• Excerpted passage:

----------------------------------------

Balkinization  

Thursday, February 19, 2015

Windsor v. United States: Clearing the Channels of Political Change

Heather K. Gerken

Two days ago, I began describing a forthcoming paper of mine offering a new take on Windsor v. United States.  I noted that any satisfying account of Windsor must explain its many mysteries, including its unusual rhetoric and unconventional blending of rights-based and structural analysis.  Yesterday I argued that one can only understand Windsor if one grasps the core truth underlying the opinion: federalism and the First Amendment have served as interlocking gears, moving the cause of same-sex marriage forward. 

A handful of academics have tried to explain the link between rights and structure in Windsor by casting the case as an effort to use federalism to accommodate the fact of social change.  Like others, I think Windsor can be read as an effort – albeit a tentative one-- to think concretely about the relationship between social change and constitutional change.  But I have a quite different take on the fashion in which Windsor is doing so.  Windsor, in my view, was “clearing the channels of political change.”


One way to understand Windsor is to imagine federalism as a face-saving means of folding social change into the Constitution, a fig leaf that allows the Justices to adapt to the times without forcing them to offer squishy odes to the living Constitution.  On this view, the case resembles the Court’s practice of looking to the states to determine what constitutes cruel and unusual punishment.

But Windsor isn’t the right case for that conclusion.  The 8th Amendment cases come at or near the end of the game, when a new national consensus has emerged and the Court is mostly policing outliers.  Windsor, in sharp contrast, is focused on the process of social change in media res.  At the time Windsor was decided, the marriage equality movement was at an inflection point, with 12 states and the District of Columbia legalizing same-sex marriage.  The game was far from over, which is why Windsor wasn’t giving a constitutional blessing to a new consensus.  So how do we think about what the Court did in Windsor given that unusual fact?

It’s hard for me not to view all of this through the lens of Ely’s Democracy and Distrust.  A process account helps explain why Kennedy was willing to invalidate federal law without saying anything, either way, about the constitutional status of state law.  The Court in Windsor was, in effect, “clearing the channels of political change.”  It was ensuring that the proponents of marriage equality were able to take full advantage of what I’ve called the “discursive benefits of structure.”

----------------------------------------

Saved data entries

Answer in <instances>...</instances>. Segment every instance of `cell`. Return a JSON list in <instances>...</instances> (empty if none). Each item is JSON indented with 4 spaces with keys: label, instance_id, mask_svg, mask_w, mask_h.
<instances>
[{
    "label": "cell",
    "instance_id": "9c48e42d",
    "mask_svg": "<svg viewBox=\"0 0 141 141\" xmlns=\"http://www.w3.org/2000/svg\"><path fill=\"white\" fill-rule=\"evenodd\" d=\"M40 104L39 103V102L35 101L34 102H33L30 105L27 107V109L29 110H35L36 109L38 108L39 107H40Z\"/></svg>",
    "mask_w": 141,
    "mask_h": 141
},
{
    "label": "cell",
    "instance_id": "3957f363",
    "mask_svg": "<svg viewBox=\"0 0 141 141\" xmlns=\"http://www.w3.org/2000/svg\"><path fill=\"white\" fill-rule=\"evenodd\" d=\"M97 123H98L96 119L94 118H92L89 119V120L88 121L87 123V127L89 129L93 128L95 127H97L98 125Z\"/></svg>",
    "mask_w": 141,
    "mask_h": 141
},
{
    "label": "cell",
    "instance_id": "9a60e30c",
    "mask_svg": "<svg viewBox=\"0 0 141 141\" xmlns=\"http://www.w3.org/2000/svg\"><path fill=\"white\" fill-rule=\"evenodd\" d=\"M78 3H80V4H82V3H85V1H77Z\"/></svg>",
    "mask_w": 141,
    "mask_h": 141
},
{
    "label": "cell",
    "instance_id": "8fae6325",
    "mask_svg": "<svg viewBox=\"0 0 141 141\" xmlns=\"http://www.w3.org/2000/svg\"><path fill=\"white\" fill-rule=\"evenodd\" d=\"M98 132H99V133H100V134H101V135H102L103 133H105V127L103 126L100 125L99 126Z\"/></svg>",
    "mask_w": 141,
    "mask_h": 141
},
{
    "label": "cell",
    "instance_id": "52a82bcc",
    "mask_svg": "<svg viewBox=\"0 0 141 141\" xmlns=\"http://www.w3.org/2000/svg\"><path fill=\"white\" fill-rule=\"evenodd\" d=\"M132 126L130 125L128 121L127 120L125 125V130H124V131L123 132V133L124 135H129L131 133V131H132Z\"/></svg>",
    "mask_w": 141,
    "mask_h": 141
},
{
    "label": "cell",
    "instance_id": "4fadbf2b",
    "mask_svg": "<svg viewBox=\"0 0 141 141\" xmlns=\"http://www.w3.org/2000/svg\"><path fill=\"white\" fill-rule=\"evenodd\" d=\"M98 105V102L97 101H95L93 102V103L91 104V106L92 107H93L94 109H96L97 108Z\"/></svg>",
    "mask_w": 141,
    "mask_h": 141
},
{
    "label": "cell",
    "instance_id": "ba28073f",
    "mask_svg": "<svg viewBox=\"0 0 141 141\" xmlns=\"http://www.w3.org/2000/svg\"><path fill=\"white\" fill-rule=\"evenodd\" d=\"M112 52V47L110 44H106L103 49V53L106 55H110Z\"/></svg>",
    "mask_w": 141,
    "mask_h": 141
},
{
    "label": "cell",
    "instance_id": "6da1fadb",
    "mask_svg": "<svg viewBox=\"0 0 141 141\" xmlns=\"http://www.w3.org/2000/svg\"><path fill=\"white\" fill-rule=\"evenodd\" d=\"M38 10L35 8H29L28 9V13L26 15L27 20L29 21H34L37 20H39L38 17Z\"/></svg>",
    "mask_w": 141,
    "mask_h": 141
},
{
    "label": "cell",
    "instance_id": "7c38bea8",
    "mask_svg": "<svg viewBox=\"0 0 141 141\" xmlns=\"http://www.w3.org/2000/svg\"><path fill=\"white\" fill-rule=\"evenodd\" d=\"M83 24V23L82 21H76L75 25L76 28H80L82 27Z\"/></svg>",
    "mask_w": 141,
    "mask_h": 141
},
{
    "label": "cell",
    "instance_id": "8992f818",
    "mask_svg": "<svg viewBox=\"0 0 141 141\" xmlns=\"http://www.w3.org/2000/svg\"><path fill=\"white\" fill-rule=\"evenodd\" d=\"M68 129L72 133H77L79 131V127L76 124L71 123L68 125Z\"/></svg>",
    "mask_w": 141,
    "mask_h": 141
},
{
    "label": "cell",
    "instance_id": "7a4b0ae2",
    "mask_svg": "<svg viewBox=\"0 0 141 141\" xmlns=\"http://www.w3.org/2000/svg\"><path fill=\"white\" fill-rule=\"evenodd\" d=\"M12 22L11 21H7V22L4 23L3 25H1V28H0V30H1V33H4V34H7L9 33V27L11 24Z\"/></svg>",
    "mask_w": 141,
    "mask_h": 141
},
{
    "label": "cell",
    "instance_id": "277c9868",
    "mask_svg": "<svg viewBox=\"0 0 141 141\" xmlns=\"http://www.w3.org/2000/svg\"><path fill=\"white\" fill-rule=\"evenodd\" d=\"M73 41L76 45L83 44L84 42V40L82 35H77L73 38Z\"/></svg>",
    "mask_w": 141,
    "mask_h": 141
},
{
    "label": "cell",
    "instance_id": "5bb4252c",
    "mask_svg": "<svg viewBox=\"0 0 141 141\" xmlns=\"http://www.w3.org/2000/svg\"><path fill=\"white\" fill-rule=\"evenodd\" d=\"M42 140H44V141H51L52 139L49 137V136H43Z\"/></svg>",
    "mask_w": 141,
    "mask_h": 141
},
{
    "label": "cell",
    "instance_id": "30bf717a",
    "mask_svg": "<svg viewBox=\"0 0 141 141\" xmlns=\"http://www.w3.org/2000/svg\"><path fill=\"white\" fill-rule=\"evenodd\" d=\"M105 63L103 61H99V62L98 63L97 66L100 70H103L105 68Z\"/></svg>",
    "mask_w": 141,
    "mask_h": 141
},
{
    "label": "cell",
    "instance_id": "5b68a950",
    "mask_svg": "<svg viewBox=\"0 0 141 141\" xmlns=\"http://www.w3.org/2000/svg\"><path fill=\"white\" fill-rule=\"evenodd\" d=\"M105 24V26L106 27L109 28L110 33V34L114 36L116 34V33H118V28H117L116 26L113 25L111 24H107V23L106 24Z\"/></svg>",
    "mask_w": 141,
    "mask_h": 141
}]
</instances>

----------------------------------------

• Exercise requirements:
1 > Copy the stretch from "Balkinization" through "same-sex marriage forward." of the post on Windsor v. United States.
2 > Pick up the Windsor v. United States post after its final sentence and keep writing.

• Results:
1 >
Balkinization  

Thursday, February 19, 2015

Windsor v. United States: Clearing the Channels of Political Change

Heather K. Gerken

Two days ago, I began describing a forthcoming paper of mine offering a new take on Windsor v. United States.  I noted that any satisfying account of Windsor must explain its many mysteries, including its unusual rhetoric and unconventional blending of rights-based and structural analysis.  Yesterday I argued that one can only understand Windsor if one grasps the core truth underlying the opinion: federalism and the First Amendment have served as interlocking gears, moving the cause of same-sex marriage forward.

2 >
DOMA reflected what once was the national view, forged in the wake of Hawaii’s threat to allow same-sex marriage in 1996.  But the brouhahas in the states over same-sex marriage signaled to the Court that the consensus was unraveling.   Justice Kennedy is quite explicit on this point.  The Court would surely have stepped in if the federal government tried to silence proponents of marriage equality during this period.  What it did in Windsor was take a similar stance on the structural side.  It made sure that federal law didn’t inhibit the debate as it was running through what Jessica Bulman-Pozen terms the state “staging grounds” of national politicking.  It made sure that federal law didn’t interfere with states’ efforts to provide full marital benefits to the same-sex marriages it had endorsed.  It made sure proponents of same-sex marriage could take advantage of the interlocking gears of rights and structure.

I realize that may seem like a counterintuitive idea.  Ely, after all, was preoccupied with thinking about when courts could intervene on the rights side of the equation, not the structural one.  But it makes sense of Windsor’s many doctrinal and rhetorical mysteries.

Note, too, that by lifting DOMA’s restrictions, Justice Kennedy enables proponents of marriage equality to take full advantage of the regulatory integration between the states and the federal government.  Before Windsor, when the states changed their positions on same-sex marriage, the federal government didn’t have to adjust.  Now when the states move on marriage quality, they get to do what the states do elsewhere in the marriage arena and tug the federal government along with them.

Note also how the Court’s decision in Windsor even cleared the channel for political change at the judicial level (courts, of course, have long ben sites of politicking for social movements). Just as DOMA loomed large over state legislators, uncertainty about the Court’s view on these issues loomed large over lower-court judges. Windsor, in effect, licensed lower court judges to take part in the process of social change as well. As a result, dozens and dozens of judges invalidated same-sex marriage bans in Windsor’s wake. This social fact has also changed the conditions in which the debate over the constitutionality of same-sex marriage will take place when the Court considers the question this spring.

That’s what I meant when I invoked Ely’s phrase about “clearing the channels of political change.”  What Justice Kennedy did was insist that the national government stand aside while the people, in their capacity as state peoples, rethought the old consensus.  He insisted that the national government stand aside as its citizens gave content to rights-based notions like liberty and equality through the structural apparatuses the Constitution has provided.  What Justice Kennedy did was ensure that both of the interlocking gears of our democracy – rights and structure –were free to move without committing to them moving in a particular direction.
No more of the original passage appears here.